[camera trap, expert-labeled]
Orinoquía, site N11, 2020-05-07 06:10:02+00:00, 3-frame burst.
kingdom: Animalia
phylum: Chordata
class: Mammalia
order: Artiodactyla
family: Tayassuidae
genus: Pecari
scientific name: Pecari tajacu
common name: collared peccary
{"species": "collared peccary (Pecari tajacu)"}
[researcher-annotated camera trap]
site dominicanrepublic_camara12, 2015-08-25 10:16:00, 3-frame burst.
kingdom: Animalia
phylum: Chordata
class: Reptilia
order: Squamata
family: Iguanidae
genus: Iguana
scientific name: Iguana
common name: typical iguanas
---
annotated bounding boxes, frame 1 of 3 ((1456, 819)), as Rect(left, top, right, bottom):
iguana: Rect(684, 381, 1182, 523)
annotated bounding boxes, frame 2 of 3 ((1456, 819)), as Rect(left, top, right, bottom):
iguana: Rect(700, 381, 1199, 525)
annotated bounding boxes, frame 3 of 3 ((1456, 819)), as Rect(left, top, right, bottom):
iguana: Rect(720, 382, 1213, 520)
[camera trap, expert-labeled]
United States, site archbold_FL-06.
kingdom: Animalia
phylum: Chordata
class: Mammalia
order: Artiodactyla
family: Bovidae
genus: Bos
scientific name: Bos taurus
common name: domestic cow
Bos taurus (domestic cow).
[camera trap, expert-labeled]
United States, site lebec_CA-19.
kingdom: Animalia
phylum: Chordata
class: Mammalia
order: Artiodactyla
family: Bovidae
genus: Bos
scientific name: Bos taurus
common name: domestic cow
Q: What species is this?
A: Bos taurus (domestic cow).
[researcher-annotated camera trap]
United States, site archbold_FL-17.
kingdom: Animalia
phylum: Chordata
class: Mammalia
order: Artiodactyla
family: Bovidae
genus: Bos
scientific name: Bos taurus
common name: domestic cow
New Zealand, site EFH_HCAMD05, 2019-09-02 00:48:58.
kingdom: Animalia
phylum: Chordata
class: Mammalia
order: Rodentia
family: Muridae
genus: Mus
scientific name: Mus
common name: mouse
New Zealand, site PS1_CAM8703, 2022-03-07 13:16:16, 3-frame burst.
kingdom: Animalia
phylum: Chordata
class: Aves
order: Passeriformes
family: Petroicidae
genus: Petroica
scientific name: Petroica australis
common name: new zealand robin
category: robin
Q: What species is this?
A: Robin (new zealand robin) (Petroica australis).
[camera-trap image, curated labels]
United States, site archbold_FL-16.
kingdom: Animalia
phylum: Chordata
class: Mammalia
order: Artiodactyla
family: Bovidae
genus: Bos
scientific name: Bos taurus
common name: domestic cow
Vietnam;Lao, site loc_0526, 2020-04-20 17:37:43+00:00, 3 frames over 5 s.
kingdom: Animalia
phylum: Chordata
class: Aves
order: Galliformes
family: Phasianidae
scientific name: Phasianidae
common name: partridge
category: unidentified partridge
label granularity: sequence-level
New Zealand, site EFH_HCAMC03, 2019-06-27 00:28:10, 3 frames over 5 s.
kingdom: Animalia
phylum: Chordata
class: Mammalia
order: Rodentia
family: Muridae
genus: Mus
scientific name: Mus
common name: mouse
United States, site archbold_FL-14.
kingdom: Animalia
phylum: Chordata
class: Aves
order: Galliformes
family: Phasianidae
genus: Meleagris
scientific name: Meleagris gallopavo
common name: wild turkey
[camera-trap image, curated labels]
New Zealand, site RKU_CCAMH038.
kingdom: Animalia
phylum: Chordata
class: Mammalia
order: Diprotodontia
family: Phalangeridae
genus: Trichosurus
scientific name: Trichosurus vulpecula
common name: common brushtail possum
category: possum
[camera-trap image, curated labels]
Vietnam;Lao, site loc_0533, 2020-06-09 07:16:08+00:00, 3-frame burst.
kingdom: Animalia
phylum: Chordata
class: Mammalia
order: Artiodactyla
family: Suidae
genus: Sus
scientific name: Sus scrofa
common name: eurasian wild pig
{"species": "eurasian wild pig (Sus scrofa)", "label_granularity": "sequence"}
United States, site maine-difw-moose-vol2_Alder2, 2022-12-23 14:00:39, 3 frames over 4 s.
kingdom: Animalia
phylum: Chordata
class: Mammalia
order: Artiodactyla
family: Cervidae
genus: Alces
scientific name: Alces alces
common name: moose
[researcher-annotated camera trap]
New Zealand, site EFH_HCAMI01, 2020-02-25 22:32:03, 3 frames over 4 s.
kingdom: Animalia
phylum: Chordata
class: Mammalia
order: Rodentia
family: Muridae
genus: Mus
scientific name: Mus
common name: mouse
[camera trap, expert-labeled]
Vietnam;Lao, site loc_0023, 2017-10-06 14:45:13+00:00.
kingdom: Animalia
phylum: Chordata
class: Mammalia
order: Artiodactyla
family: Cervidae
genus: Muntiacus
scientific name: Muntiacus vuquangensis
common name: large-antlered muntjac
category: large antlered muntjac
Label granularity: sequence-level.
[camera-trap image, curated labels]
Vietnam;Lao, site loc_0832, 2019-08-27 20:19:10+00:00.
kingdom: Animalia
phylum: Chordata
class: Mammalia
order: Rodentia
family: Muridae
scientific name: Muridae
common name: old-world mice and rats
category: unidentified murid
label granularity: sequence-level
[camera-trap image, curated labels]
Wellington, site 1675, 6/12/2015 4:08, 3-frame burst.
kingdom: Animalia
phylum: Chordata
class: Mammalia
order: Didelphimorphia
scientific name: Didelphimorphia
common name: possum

• • • •

-- What you will do --
Retype every line of the listing above exactly as given.

-- Expected answer --
[camera trap, expert-labeled]
Orinoquía, site N11, 2020-05-07 06:10:02+00:00, 3-frame burst.
kingdom: Animalia
phylum: Chordata
class: Mammalia
order: Artiodactyla
family: Tayassuidae
genus: Pecari
scientific name: Pecari tajacu
common name: collared peccary
{"species": "collared peccary (Pecari tajacu)"}
[researcher-annotated camera trap]
site dominicanrepublic_camara12, 2015-08-25 10:16:00, 3-frame burst.
kingdom: Animalia
phylum: Chordata
class: Reptilia
order: Squamata
family: Iguanidae
genus: Iguana
scientific name: Iguana
common name: typical iguanas
---
annotated bounding boxes, frame 1 of 3 ((1456, 819)), as Rect(left, top, right, bottom):
iguana: Rect(684, 381, 1182, 523)
annotated bounding boxes, frame 2 of 3 ((1456, 819)), as Rect(left, top, right, bottom):
iguana: Rect(700, 381, 1199, 525)
annotated bounding boxes, frame 3 of 3 ((1456, 819)), as Rect(left, top, right, bottom):
iguana: Rect(720, 382, 1213, 520)
[camera trap, expert-labeled]
United States, site archbold_FL-06.
kingdom: Animalia
phylum: Chordata
class: Mammalia
order: Artiodactyla
family: Bovidae
genus: Bos
scientific name: Bos taurus
common name: domestic cow
Bos taurus (domestic cow).
[camera trap, expert-labeled]
United States, site lebec_CA-19.
kingdom: Animalia
phylum: Chordata
class: Mammalia
order: Artiodactyla
family: Bovidae
genus: Bos
scientific name: Bos taurus
common name: domestic cow
Q: What species is this?
A: Bos taurus (domestic cow).
[researcher-annotated camera trap]
United States, site archbold_FL-17.
kingdom: Animalia
phylum: Chordata
class: Mammalia
order: Artiodactyla
family: Bovidae
genus: Bos
scientific name: Bos taurus
common name: domestic cow
New Zealand, site EFH_HCAMD05, 2019-09-02 00:48:58.
kingdom: Animalia
phylum: Chordata
class: Mammalia
order: Rodentia
family: Muridae
genus: Mus
scientific name: Mus
common name: mouse
New Zealand, site PS1_CAM8703, 2022-03-07 13:16:16, 3-frame burst.
kingdom: Animalia
phylum: Chordata
class: Aves
order: Passeriformes
family: Petroicidae
genus: Petroica
scientific name: Petroica australis
common name: new zealand robin
category: robin
Q: What species is this?
A: Robin (new zealand robin) (Petroica australis).
[camera-trap image, curated labels]
United States, site archbold_FL-16.
kingdom: Animalia
phylum: Chordata
class: Mammalia
order: Artiodactyla
family: Bovidae
genus: Bos
scientific name: Bos taurus
common name: domestic cow
Vietnam;Lao, site loc_0526, 2020-04-20 17:37:43+00:00, 3 frames over 5 s.
kingdom: Animalia
phylum: Chordata
class: Aves
order: Galliformes
family: Phasianidae
scientific name: Phasianidae
common name: partridge
category: unidentified partridge
label granularity: sequence-level
New Zealand, site EFH_HCAMC03, 2019-06-27 00:28:10, 3 frames over 5 s.
kingdom: Animalia
phylum: Chordata
class: Mammalia
order: Rodentia
family: Muridae
genus: Mus
scientific name: Mus
common name: mouse
United States, site archbold_FL-14.
kingdom: Animalia
phylum: Chordata
class: Aves
order: Galliformes
family: Phasianidae
genus: Meleagris
scientific name: Meleagris gallopavo
common name: wild turkey
[camera-trap image, curated labels]
New Zealand, site RKU_CCAMH038.
kingdom: Animalia
phylum: Chordata
class: Mammalia
order: Diprotodontia
family: Phalangeridae
genus: Trichosurus
scientific name: Trichosurus vulpecula
common name: common brushtail possum
category: possum
[camera-trap image, curated labels]
Vietnam;Lao, site loc_0533, 2020-06-09 07:16:08+00:00, 3-frame burst.
kingdom: Animalia
phylum: Chordata
class: Mammalia
order: Artiodactyla
family: Suidae
genus: Sus
scientific name: Sus scrofa
common name: eurasian wild pig
{"species": "eurasian wild pig (Sus scrofa)", "label_granularity": "sequence"}
United States, site maine-difw-moose-vol2_Alder2, 2022-12-23 14:00:39, 3 frames over 4 s.
kingdom: Animalia
phylum: Chordata
class: Mammalia
order: Artiodactyla
family: Cervidae
genus: Alces
scientific name: Alces alces
common name: moose
[researcher-annotated camera trap]
New Zealand, site EFH_HCAMI01, 2020-02-25 22:32:03, 3 frames over 4 s.
kingdom: Animalia
phylum: Chordata
class: Mammalia
order: Rodentia
family: Muridae
genus: Mus
scientific name: Mus
common name: mouse
[camera trap, expert-labeled]
Vietnam;Lao, site loc_0023, 2017-10-06 14:45:13+00:00.
kingdom: Animalia
phylum: Chordata
class: Mammalia
order: Artiodactyla
family: Cervidae
genus: Muntiacus
scientific name: Muntiacus vuquangensis
common name: large-antlered muntjac
category: large antlered muntjac
Label granularity: sequence-level.
[camera-trap image, curated labels]
Vietnam;Lao, site loc_0832, 2019-08-27 20:19:10+00:00.
kingdom: Animalia
phylum: Chordata
class: Mammalia
order: Rodentia
family: Muridae
scientific name: Muridae
common name: old-world mice and rats
category: unidentified murid
label granularity: sequence-level
[camera-trap image, curated labels]
Wellington, site 1675, 6/12/2015 4:08, 3-frame burst.
kingdom: Animalia
phylum: Chordata
class: Mammalia
order: Didelphimorphia
scientific name: Didelphimorphia
common name: possum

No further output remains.